* _Required work_: In the material below, the required lines run from the one containing "genus: Procyon" through the one containing "scientific name: Plestiodon fasciatus". Copy those lines exactly, ends included, and nothing else.

* _Provided records_:
========================================

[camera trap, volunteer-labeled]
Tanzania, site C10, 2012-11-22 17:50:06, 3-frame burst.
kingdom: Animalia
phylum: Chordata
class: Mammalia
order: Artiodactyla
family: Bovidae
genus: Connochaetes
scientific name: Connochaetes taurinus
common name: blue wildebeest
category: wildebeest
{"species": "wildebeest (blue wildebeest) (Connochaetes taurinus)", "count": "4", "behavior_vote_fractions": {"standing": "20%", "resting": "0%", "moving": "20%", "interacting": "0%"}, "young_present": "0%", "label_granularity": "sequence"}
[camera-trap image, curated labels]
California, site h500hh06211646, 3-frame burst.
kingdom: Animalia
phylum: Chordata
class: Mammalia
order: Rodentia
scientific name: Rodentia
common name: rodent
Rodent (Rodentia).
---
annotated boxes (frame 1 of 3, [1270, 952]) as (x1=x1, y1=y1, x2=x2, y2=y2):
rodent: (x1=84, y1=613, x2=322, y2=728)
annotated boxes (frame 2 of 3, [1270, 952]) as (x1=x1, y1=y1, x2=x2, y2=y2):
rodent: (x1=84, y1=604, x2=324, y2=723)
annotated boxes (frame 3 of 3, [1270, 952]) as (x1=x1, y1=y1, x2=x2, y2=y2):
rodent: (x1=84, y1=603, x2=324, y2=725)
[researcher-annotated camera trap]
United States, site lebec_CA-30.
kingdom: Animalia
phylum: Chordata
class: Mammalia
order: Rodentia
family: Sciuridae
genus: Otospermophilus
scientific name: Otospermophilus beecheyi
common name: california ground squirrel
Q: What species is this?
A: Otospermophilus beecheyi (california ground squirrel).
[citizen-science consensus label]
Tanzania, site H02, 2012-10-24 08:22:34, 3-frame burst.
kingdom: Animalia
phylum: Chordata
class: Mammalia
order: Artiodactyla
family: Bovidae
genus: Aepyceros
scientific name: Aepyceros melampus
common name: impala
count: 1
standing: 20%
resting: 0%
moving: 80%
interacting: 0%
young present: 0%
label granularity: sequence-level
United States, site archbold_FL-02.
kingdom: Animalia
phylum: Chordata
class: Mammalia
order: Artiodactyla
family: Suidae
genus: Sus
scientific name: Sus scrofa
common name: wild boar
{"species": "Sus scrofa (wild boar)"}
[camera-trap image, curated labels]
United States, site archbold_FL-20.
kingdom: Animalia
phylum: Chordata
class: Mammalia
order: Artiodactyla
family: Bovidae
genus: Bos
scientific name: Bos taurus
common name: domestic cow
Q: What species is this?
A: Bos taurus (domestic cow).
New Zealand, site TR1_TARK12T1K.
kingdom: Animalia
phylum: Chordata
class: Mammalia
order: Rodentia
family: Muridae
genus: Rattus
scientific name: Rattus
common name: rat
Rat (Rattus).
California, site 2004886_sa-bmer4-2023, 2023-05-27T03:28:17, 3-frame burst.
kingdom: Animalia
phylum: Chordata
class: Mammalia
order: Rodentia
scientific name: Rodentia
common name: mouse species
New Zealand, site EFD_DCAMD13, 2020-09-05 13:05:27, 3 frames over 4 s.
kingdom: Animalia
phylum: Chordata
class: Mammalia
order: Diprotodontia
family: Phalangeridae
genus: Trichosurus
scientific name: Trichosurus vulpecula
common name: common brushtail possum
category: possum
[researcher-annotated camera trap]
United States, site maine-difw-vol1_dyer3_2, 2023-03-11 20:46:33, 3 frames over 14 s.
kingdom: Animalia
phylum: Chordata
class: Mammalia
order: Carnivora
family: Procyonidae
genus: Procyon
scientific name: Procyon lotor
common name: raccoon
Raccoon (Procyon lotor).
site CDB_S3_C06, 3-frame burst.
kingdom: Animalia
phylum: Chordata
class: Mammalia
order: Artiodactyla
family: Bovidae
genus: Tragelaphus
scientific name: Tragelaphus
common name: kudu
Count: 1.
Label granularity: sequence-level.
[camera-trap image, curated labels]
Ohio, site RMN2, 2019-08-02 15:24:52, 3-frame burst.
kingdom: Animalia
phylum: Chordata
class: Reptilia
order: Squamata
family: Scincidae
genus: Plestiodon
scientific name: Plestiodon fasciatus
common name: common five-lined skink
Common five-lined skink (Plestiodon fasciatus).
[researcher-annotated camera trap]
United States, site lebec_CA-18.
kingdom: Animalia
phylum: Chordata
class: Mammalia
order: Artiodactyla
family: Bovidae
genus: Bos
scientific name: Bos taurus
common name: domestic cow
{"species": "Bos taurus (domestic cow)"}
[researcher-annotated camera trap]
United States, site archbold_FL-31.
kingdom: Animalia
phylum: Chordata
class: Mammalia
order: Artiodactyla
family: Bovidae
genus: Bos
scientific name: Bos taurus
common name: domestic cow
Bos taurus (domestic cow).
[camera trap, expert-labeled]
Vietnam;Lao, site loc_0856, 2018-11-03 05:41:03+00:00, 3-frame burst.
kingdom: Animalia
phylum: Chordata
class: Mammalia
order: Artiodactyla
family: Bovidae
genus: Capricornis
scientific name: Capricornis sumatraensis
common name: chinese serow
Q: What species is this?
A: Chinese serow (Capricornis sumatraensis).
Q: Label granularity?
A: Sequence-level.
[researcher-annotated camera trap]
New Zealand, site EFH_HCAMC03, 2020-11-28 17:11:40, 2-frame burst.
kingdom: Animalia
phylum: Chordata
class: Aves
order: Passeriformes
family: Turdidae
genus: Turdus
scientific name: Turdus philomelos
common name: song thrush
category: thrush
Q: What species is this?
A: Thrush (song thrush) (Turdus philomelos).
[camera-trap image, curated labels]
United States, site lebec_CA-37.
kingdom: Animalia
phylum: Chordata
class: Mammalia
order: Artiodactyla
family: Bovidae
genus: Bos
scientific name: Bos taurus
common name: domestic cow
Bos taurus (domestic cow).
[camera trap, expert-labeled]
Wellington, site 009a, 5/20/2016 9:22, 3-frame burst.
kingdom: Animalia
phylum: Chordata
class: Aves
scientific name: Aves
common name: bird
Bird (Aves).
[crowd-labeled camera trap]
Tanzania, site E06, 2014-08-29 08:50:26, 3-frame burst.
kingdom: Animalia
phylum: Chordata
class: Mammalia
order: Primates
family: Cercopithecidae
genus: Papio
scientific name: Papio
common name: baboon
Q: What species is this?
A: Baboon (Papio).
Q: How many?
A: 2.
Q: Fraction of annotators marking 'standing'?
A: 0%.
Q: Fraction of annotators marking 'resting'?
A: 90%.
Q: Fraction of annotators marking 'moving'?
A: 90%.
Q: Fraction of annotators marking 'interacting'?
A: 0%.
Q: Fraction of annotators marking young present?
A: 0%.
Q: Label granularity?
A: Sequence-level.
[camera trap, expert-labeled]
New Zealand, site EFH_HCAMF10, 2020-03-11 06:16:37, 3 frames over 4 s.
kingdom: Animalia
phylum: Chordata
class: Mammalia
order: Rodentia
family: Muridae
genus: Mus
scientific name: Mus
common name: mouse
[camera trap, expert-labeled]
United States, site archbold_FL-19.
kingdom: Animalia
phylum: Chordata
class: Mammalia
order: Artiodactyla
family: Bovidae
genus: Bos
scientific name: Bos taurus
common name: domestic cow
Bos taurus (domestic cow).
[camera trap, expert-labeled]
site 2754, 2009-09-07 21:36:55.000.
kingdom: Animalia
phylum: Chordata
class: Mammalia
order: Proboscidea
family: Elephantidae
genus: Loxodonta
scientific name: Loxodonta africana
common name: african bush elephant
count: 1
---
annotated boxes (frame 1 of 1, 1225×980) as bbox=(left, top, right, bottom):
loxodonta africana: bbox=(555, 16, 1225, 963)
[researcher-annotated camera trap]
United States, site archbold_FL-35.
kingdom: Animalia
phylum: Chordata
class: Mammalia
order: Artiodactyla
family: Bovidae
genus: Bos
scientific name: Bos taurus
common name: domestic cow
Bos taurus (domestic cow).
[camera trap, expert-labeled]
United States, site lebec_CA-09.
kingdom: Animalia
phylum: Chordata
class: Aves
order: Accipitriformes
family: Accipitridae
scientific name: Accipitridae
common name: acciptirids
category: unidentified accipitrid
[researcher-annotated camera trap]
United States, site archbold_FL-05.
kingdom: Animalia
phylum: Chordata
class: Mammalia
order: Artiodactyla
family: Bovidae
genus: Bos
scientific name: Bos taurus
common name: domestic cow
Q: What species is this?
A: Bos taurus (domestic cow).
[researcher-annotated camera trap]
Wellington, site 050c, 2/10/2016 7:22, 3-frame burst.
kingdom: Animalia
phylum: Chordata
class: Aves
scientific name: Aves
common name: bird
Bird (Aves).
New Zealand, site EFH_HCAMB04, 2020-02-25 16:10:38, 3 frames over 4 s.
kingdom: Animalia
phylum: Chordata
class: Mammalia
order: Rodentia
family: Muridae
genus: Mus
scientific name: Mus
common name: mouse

========================================

* _Written answer_:
genus: Procyon
scientific name: Procyon lotor
common name: raccoon
Raccoon (Procyon lotor).
site CDB_S3_C06, 3-frame burst.
kingdom: Animalia
phylum: Chordata
class: Mammalia
order: Artiodactyla
family: Bovidae
genus: Tragelaphus
scientific name: Tragelaphus
common name: kudu
Count: 1.
Label granularity: sequence-level.
[camera-trap image, curated labels]
Ohio, site RMN2, 2019-08-02 15:24:52, 3-frame burst.
kingdom: Animalia
phylum: Chordata
class: Reptilia
order: Squamata
family: Scincidae
genus: Plestiodon
scientific name: Plestiodon fasciatus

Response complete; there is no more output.